Depuis que je connais ces larrons, j'attends avec impatience de pouvoir exécuter un plan machiavélique et libérateur. Nous sommes alors chez Fred. Comme nous finissons nos bières, Brian s'éclipse, pour en chercher d'autres au frigo... D'un trait je m'approche de Fred, et lui pose la question... Mais non je l'ai pas demandé en mariage ! Enfin bon Fred répond par une syntaxe inappropriée, ça n'a pas marché. Un autre espoir ? Mac va encore me répondre avec 4 mots d'argot**, ça marchera pas, et Grace est introuvable. Mais il reste Boris, qui a bien vu où Brian s'éclipsait. Et je peux alors m'exclamer de nouveau :
- Boris, where is Brian ?
Et là, littéralement, le Graal, sans aucune déformation :
- Hm, Brian is in the kitchen.

BAM !!! Nailed it ! Ahah who's your daddy ?!

You did it man !

Il m'a fallu toute ma contenance pour ne pas hurler de joie et mettre un terme à ma vie sociale boulderate. Déjà que j'avais posé la question de façon extatique... J'ai donc simplement profité de l'occasion pour finir la bière, faire un petit clin d'œil à la caméra, saluer le retour de Brian, désormais dit le "Chevalier dans La Cuisine", et faire marcher à nouveau le décapsuleur.



* il est bulgare... ... ... désolé...
** la dernière expression américaine en date qu'il m'a apprise : "I'm out like a boner in sweatpants". Ça veut juste dire qu'on sort, avec enthousiasme ou énergie, bref on sort et on le montre. Pour vous figurer l'image (warning, c'est pas fin)... des sweatpants, c'est un pantalon de jogging. Un boner, c'est une érection. Ouais... quand il l'a dite j'étais écroulé !

dimanche 15 août 2010

Et ça repart !

"Et bien me voilà !"

Retour d'un road-trip de vacances qui se voulait reposant et qui se révéla éreintant. Ces dix jours ont été de forts moments d'émotions. A l'assaut du sud-ouest américain, on réalise vraiment combien les Etats-Unis sont un pays définitivement "exotique".

Notre petit trip de 10j (l'itinéraire est ici)

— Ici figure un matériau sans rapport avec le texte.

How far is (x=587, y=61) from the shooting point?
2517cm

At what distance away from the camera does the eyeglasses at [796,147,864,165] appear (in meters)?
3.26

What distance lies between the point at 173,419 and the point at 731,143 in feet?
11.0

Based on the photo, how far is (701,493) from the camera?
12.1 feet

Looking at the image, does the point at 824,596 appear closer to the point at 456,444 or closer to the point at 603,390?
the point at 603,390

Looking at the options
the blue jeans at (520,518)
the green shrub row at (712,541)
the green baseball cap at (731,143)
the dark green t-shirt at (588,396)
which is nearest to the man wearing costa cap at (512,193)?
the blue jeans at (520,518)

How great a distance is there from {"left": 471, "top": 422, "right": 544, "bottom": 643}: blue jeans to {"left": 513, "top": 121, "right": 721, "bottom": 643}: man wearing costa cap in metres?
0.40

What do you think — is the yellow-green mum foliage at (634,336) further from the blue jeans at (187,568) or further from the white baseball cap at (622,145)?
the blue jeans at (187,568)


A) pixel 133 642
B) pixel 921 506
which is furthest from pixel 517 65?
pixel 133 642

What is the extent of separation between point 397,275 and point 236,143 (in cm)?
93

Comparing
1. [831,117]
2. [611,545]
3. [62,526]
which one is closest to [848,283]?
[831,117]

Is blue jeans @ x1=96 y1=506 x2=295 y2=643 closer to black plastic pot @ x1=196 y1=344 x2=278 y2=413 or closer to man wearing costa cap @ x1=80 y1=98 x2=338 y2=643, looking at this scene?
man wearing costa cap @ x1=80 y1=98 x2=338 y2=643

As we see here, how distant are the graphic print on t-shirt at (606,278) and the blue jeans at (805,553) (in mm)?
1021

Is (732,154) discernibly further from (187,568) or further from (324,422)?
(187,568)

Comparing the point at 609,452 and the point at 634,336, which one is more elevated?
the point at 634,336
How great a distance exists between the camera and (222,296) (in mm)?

Entre la démesure de la nature et celle de l'être humain -- la seconde probablement façonnée par la première -- il est difficile de résumer ces expériences sur un blog. Ou plutôt, je ne sais pas le faire. Je ne développerai donc pas longtemps paragraphes sur paragraphes à conter les paysages. Je me contenterai de laisser quelques photos, dont je placerai le lien ici, dès que je les aurais "picasées". Et encore... les photos ont -- pour l'instant encore -- le défaut d'être en 2D, et le Grand Canyon y parait une sorte de petite fa-faille tout mignonne gentiment dessinée sur le plateau du Colorado. On n'arrive pas à voir les 20 kilomètres qui nous séparent de l'autre rive, ni les 2 km de dénivelé jusqu'au fleuve. Ni les 75km de distance de terre qui nous séparent des collines que l'on devinent au loin, et qui ne s'impriment pas sur l'argentique numérique de nos appareils photos, incomparable à nos yeux.

Mais pour vous dire ce que l'on ressent devant les paysages américains... Généralement, chaque fois que l'on passe une colline on balance une exclamation ou un juron. "La vache !", "Tudiou" ou "Sa mère" pour les plus polis d'entre eux. Et finalement, l'impression se résume souvent par "Devant, ça a l'air loin". Et ça l'est. Pourtant la rotondité de la Terre est la même partout*, et nous aussi on a des montagnes. A Toulouse, on les voit bien les Pyrénées, alors ? Je ne sais pas... Ça n'a rien à voir, c'est tout. Peut-être le fait que ces paysages soit nus, dépourvus de toute construction humaine -- à part bien sûr ces énormes poteaux électriques qui n'auraient pas fait long feu eût-on disposé d'une hache sous la main. Mais bon, poteaux ou pas, cela en met plein les yeux.

Ou plutôt "Ce n'est pas tant que ça t'en mette plein les yeux, c'est que ça t'en met plein l'âme".


Photographie de 1909 retrouvée par hasard au Grand Canyon
La première promotion de Supaéro s'était alors invitée au Colorado


* le premier qui me sort que ce n'est qu'une approximation, il prend une baffe.